» STATED EXERCISE 1
Select every line in the entries below that contains the string "bbox", treating case as significant.

===============

11. Submission of learned Advocate appearing on behalf of revisionist that learned trial Court has exercised jurisdiction with material irregularity and illegality is also rejected being devoid of any force for the reasons hereinafter mentioned. Court is of the opinion that after perusal of investigation report filed under Section 173 Cr.P.C. and after perusal of evidence annexed with report it is held that order of learned trial Court is not illegal and it is held that learned trial Court has not committed any material illegality.

===============

» STATED EXERCISE 2
Answer these questions from the court excerpt above, one per line:
(a) On whose behalf did the learned Advocate appear?
(b) Under which section of the Cr.P.C. was the investigation report filed?
(c) What does the Court hold about the order of the learned trial Court?

[Detection samples]

===============

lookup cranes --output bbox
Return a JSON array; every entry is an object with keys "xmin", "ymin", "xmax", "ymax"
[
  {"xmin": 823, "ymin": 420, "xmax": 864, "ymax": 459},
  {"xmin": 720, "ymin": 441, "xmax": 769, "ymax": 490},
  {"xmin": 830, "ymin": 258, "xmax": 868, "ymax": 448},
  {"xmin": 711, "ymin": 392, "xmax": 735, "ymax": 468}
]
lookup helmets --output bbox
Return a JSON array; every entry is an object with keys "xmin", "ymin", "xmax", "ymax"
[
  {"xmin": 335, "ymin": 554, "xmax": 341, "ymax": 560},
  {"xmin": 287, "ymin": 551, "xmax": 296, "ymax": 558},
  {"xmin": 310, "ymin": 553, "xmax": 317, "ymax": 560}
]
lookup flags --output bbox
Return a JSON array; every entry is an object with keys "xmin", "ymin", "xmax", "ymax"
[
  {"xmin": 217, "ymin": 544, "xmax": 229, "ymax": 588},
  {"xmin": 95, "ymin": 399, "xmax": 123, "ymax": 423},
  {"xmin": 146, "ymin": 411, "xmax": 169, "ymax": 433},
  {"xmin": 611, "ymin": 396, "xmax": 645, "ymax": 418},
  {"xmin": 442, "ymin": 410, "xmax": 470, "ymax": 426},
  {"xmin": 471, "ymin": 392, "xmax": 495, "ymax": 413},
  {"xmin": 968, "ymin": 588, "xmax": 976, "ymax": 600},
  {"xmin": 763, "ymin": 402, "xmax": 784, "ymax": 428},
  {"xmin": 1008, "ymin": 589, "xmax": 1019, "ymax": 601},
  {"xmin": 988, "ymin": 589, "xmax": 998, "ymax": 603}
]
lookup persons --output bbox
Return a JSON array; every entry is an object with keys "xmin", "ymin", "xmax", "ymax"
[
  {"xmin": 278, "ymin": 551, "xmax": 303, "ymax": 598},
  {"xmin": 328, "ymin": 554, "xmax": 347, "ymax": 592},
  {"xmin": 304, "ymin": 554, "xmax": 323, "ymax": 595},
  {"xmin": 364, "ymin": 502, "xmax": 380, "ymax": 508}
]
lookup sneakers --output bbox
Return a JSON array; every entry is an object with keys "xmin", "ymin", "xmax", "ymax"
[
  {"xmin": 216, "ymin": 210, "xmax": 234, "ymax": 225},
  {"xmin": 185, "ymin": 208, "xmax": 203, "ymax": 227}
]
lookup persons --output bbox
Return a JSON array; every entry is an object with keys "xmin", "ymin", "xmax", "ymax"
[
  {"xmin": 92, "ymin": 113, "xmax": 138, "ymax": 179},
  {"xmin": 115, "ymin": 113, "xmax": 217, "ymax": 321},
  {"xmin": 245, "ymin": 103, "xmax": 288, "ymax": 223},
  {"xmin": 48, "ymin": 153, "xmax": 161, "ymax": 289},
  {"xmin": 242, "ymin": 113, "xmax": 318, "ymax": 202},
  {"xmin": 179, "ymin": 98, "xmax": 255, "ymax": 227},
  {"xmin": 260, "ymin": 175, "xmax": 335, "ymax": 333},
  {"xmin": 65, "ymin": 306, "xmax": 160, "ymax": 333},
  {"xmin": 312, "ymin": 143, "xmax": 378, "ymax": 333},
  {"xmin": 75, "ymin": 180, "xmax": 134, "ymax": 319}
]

===============

» FINISHED ANSWER 1
lookup cranes --output bbox
lookup helmets --output bbox
lookup flags --output bbox
lookup persons --output bbox
lookup sneakers --output bbox
lookup persons --output bbox

» FINISHED ANSWER 2
(a) On behalf of the revisionist.
(b) Section 173 Cr.P.C.
(c) That it is not illegal.